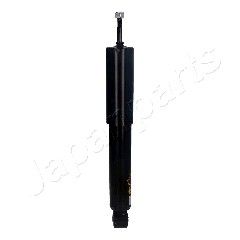 Амортизатор передний газовый JAPANPARTS MM10074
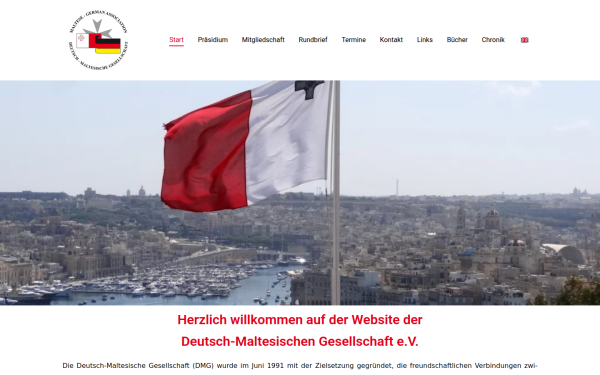 malta-dmg.de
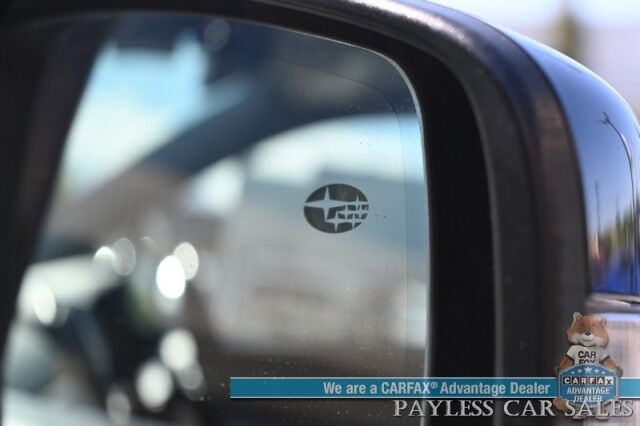 2023 Subaru Ascent Onyx Edition Limited Anchorage AK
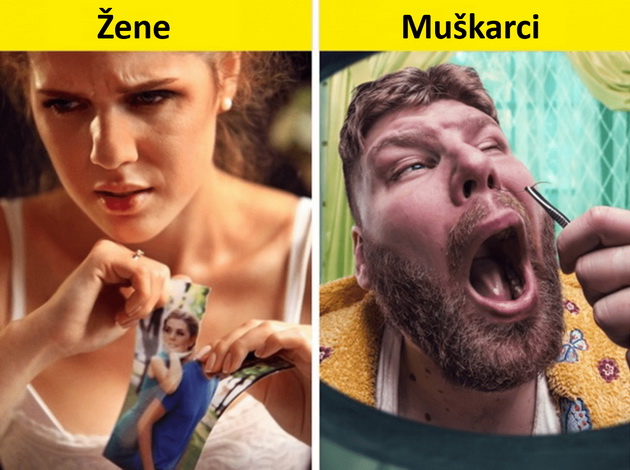 zenski-vs-muski-pogled-na-svet-kroz-11-fotografija-08.jpg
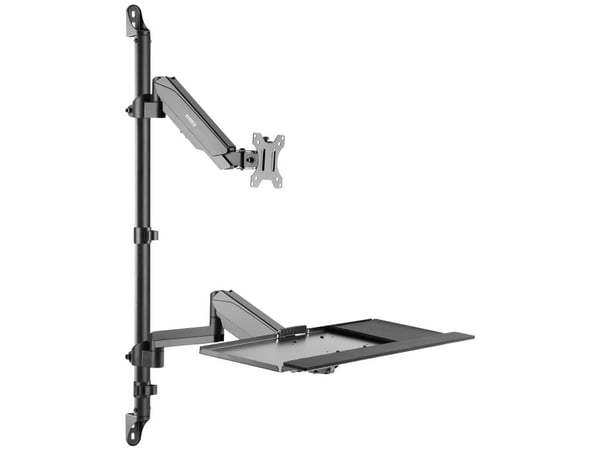 SpeaKa Professional SP-10353212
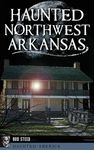 Haunted Northwest Arkansas - 圖片 1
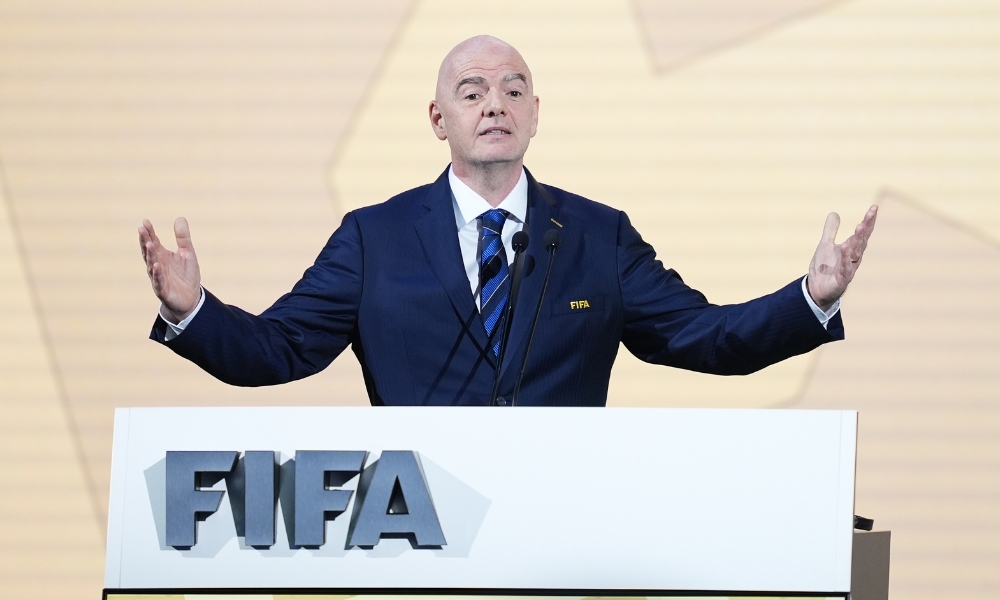 备战注入动 备战注入动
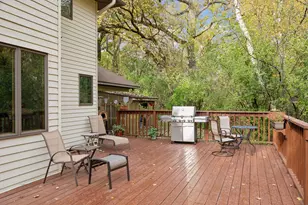 230 Plainview Dr, River Falls, WI 54022 - Photo 36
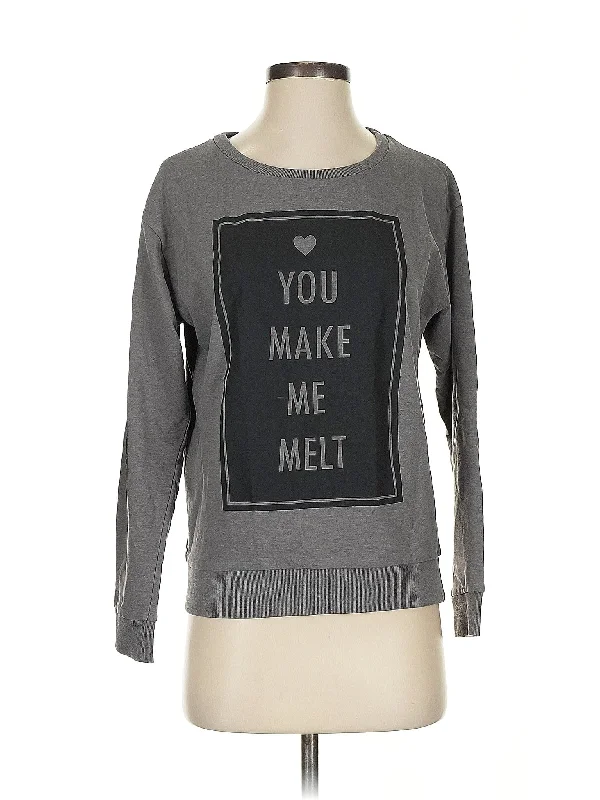 Sweatshirt Graphic Hoodie Design Print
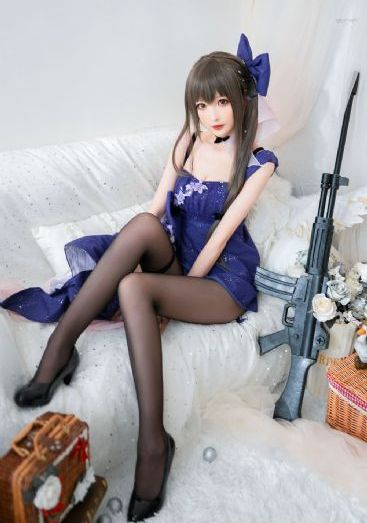 片集网_DVD在线播放观看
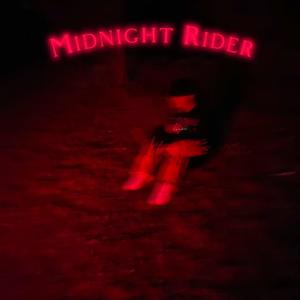 Diamond Watch (feat. JayeGee) (Explicit)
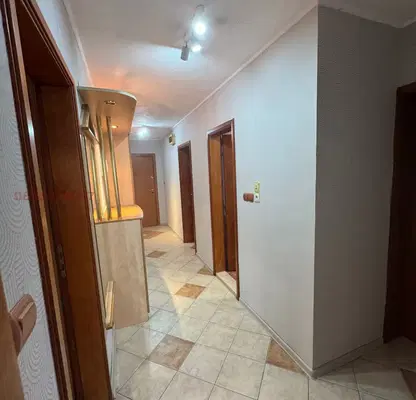 Photo 5 — 4-bedroom apartment in Plovdiv, Marasha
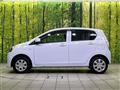 2013 Daihatsu Mira Es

________________________

Please set down exactly the lines from the first line of the data above through the line with "230 Plainview Dr, River", both included, leaving out the pictures.

◆ Reply to the task
 Амортизатор передний газовый JAPANPARTS MM10074
 malta-dmg.de
 2023 Subaru Ascent Onyx Edition Limited Anchorage AK
 zenski-vs-muski-pogled-na-svet-kroz-11-fotografija-08.jpg
 SpeaKa Professional SP-10353212
 Haunted Northwest Arkansas - 圖片 1
 备战注入动 备战注入动
 230 Plainview Dr, River Falls, WI 54022 - Photo 36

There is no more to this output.